Enhancing Interpretability of Vertebrae Fracture Grading using Human-interpretable Prototypes
Poulami Sinhamahapatra, Suprosanna Shit, Anjany Sekuboyina, Malek Husseini, David Schinz, Nicolas Lenhart, Joern Menze, Jan Kirschke, Karsten Roscher, Stephan Guennemann
TL;DR
The paper tackles the challenge of interpretable vertebral fracture grading with limited data by introducing ProtoVerse, an interpretable-by-design prototype-learning framework built on a CNN backbone and a learnable prototype layer.
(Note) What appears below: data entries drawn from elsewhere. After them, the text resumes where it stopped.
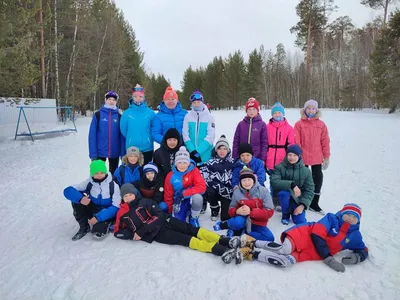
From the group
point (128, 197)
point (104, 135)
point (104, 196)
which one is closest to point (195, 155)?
point (128, 197)

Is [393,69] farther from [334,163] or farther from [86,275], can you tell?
[86,275]

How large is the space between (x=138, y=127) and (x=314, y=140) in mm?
2985

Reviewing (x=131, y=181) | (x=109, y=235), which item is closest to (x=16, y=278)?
(x=109, y=235)

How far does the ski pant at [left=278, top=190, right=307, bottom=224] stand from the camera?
389cm

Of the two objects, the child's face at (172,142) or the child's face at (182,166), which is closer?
the child's face at (182,166)

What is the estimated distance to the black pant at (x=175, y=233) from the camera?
333 cm

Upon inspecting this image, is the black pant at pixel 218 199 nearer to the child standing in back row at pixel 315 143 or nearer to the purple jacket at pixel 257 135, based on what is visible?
the purple jacket at pixel 257 135

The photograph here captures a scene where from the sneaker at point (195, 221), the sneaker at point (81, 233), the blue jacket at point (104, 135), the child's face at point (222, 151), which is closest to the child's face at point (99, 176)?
the sneaker at point (81, 233)

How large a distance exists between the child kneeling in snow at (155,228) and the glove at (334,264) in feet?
3.18

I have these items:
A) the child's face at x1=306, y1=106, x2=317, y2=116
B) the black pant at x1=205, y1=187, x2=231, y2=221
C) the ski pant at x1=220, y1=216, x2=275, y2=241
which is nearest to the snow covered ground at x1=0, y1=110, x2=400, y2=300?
the black pant at x1=205, y1=187, x2=231, y2=221

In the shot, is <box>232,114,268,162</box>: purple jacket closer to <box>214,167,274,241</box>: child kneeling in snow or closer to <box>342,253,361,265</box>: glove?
<box>214,167,274,241</box>: child kneeling in snow

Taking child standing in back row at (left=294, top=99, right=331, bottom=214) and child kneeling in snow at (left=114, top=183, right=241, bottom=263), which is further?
child standing in back row at (left=294, top=99, right=331, bottom=214)

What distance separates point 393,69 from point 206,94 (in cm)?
3315

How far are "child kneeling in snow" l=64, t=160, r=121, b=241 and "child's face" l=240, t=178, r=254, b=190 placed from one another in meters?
1.72
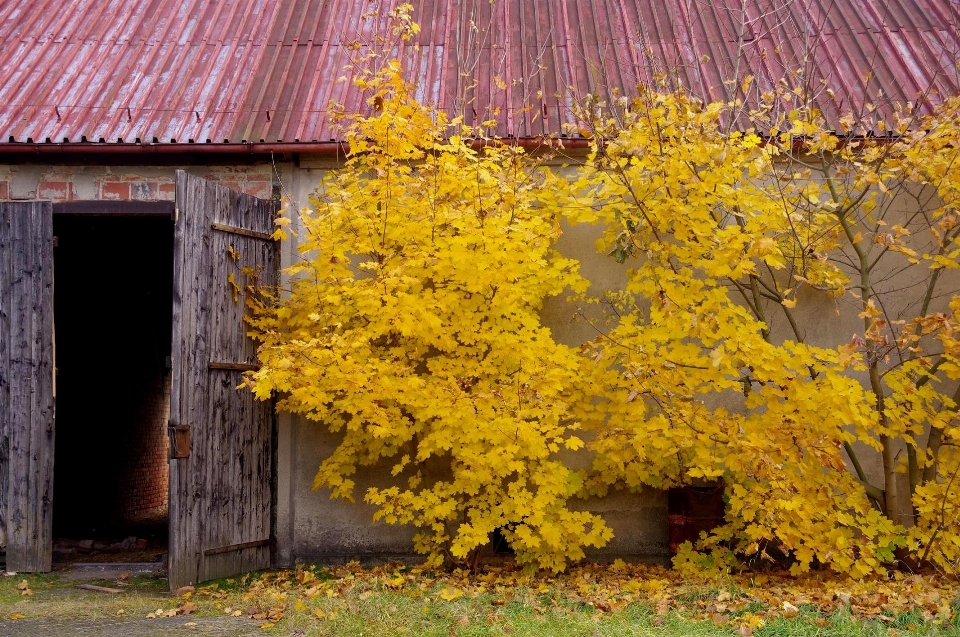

It addresses data scarcity and class imbalance with a novel Prototype Diversity Loss and a Median-Weighted Cross-Entropy loss, producing diverse, class-consistent prototypes that locally explain decisions. ProtoVerse outperforms ProtoPNet and non-IBD baselines on VerSe'19, offering superior intra-class prototype diversity and more precise, clinically relevant visual explanations, as validated by expert radiologists. The work demonstrates the practical potential of human-interpretable DL in medical imaging, emphasizing improved transparency and trust in DL-assisted vertebral fracture grading, and points to future enhancements via human-in-the-loop prototype management and broader dataset coverage.
Abstract
Vertebral fracture grading classifies the severity of vertebral fractures, which is a challenging task in medical imaging and has recently attracted Deep Learning (DL) models. Only a few works attempted to make such models human-interpretable despite the need for transparency and trustworthiness in critical use cases like DL-assisted medical diagnosis. Moreover, such models either rely on post-hoc methods or additional annotations. In this work, we propose a novel interpretable-by-design method, ProtoVerse, to find relevant sub-parts of vertebral fractures (prototypes) that reliably explain the model's decision in a human-understandable way. Specifically, we introduce a novel diversity-promoting loss to mitigate prototype repetitions in small datasets with intricate semantics. We have experimented with the VerSe'19 dataset and outperformed the existing prototype-based method. Further, our model provides superior interpretability against the post-hoc method. Importantly, expert radiologists validated the visual interpretability of our results, showing clinical applicability.